## TEXT EXCERPT
# Possible to have (2) remotes paired to a hopper 3?



## GaryK (Jul 9, 2002)

I have (2) TV's connected to my hopper 3. A Projector with HDMI and a TV via component. When I go from room to room, I don't want to carry the remote with me. I would like to do (2) things. Unpair an existing remote and repair it to the Hopper. I believe that it can only support one TV pass thru (volume) and that is OK. I want both remotes to be identical.

Is this possible? 
I was able to do this with my old 622 using an IR and a RF remote.


----------



## n0qcu (Mar 23, 2002)

You can pair up to 8 remotes to a H3


----------



## David p (Nov 3, 2018)

Yes as long as they are compatible with the hopper How to Program Remote to Receiver | MyDISH | DISH Customer Support
You can control the hopper with 2 remotes but you cant have 2 remotes programmed to control the TV portion using one hopper ... the hopper allows 1 remote to be used for TV volume and stuff ...


----------



## larryk (Aug 17, 2006)

David p said:


> Yes as long as they are compatible with the hopper How to Program Remote to Receiver | MyDISH | DISH Customer Support
> You can control the hopper with 2 remotes but you cant have 2 remotes programmed to control the TV portion using one hopper ... the hopper allows 1 remote to be used for TV volume and stuff ...


HUH!!
I have three remotes paired to my Hopper 3, and all three can control the volume...

## EXCERPTED DATA
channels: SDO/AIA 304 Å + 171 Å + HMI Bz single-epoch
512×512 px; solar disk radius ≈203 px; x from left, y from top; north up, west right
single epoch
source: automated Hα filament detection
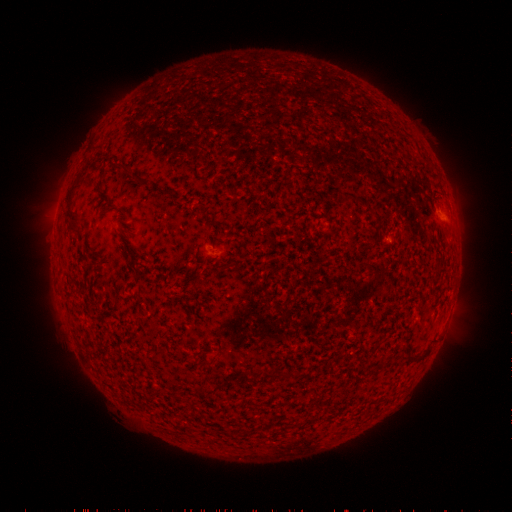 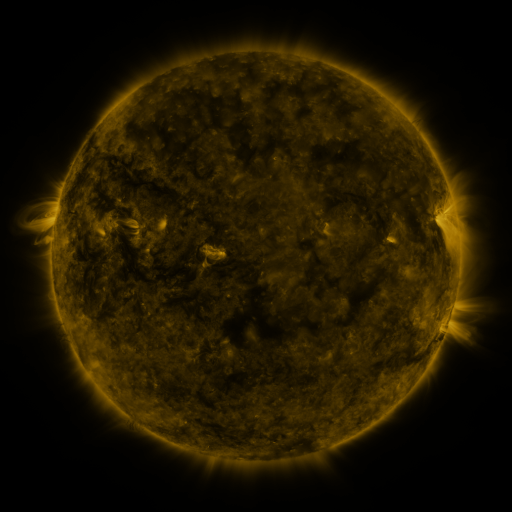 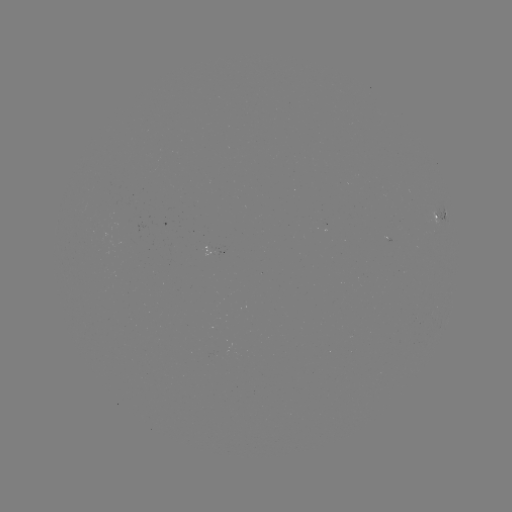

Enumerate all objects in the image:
filament: <bbox>112, 161, 125, 167</bbox>
filament: <bbox>76, 168, 87, 178</bbox>
filament: <bbox>65, 199, 79, 229</bbox>
filament: <bbox>116, 206, 128, 215</bbox>
filament: <bbox>261, 370, 274, 379</bbox>
filament: <bbox>205, 385, 217, 394</bbox>
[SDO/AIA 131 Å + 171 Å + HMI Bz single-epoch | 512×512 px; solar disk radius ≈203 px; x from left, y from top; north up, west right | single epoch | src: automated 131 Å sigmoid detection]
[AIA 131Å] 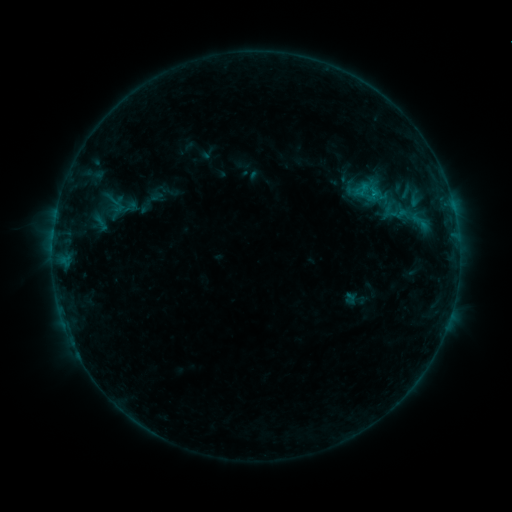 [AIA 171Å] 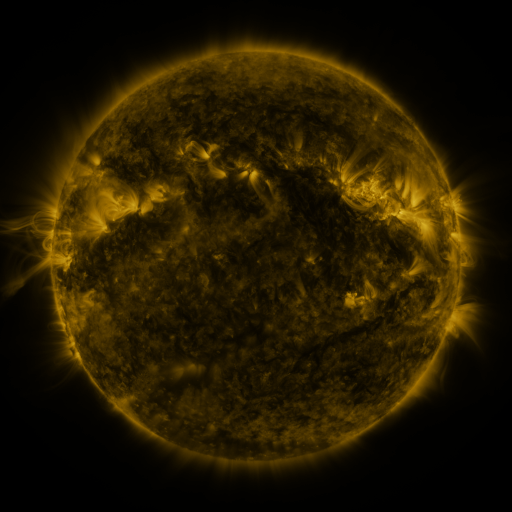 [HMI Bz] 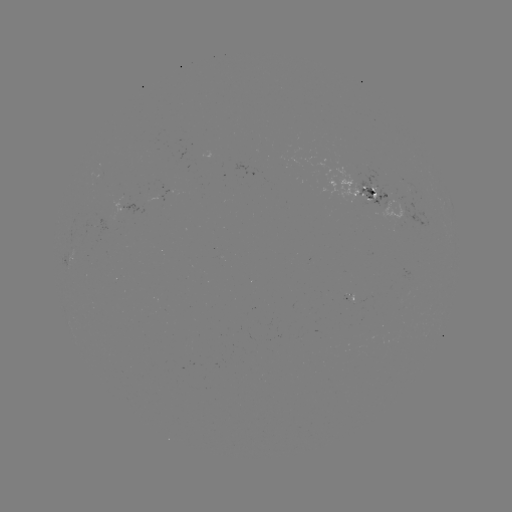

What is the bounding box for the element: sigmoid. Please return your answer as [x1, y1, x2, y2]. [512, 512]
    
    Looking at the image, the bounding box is [397, 203, 421, 228].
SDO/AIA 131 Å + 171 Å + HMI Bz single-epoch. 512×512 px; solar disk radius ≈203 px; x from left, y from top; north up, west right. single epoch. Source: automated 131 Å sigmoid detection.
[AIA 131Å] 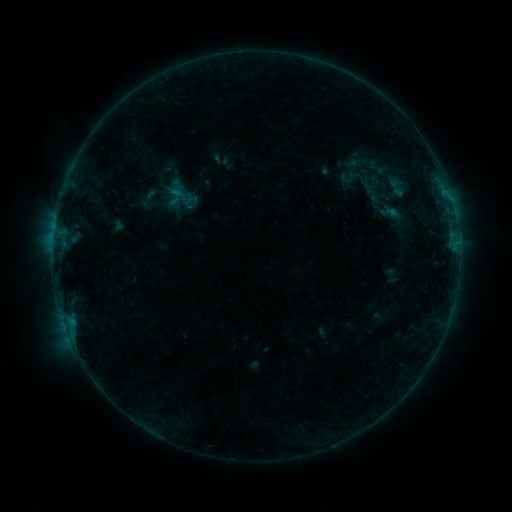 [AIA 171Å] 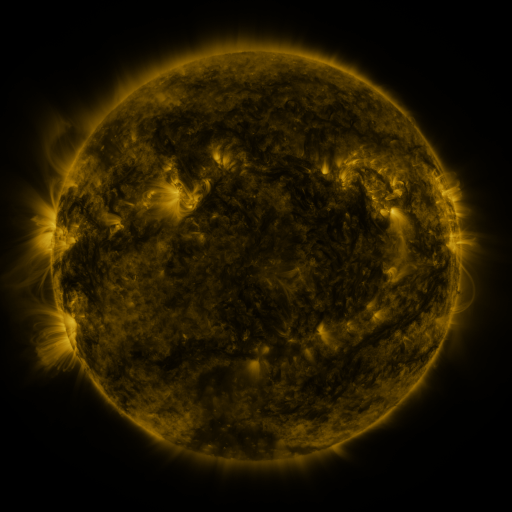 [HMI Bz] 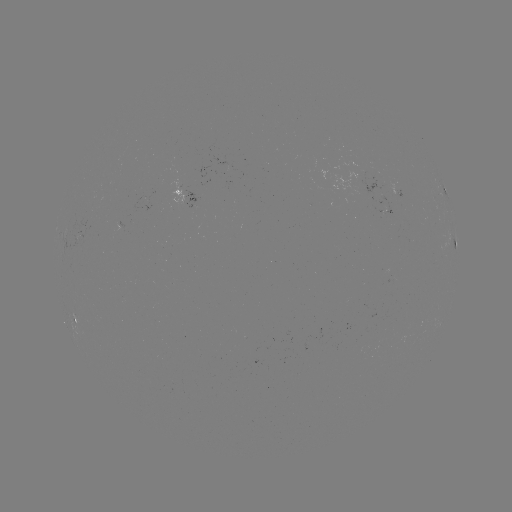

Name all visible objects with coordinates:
sigmoid: (398, 187)
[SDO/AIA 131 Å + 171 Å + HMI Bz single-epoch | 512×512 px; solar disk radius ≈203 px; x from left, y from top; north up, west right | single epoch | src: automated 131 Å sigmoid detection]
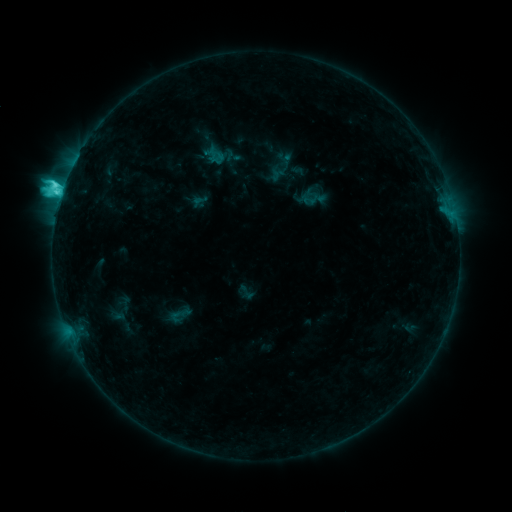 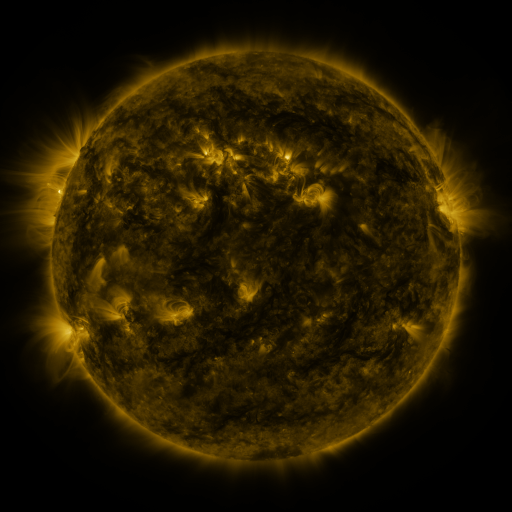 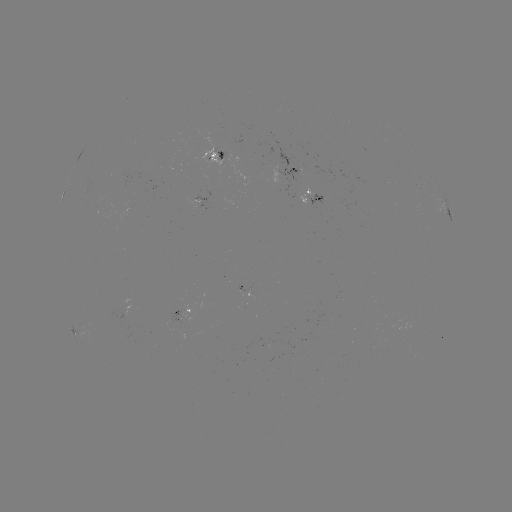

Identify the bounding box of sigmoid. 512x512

## SET EXERCISE
Edit the forum thread from "## David p (Nov" up to and including "(Aug 17, 2006)" by changing "volume" to "sound", and write out the revised passage.

## SOLVED EXERCISE
## David p (Nov 3, 2018)

Yes as long as they are compatible with the hopper How to Program Remote to Receiver | MyDISH | DISH Customer Support
You can control the hopper with 2 remotes but you cant have 2 remotes programmed to control the TV portion using one hopper ... the hopper allows 1 remote to be used for TV sound and stuff ...


----------



## larryk (Aug 17, 2006)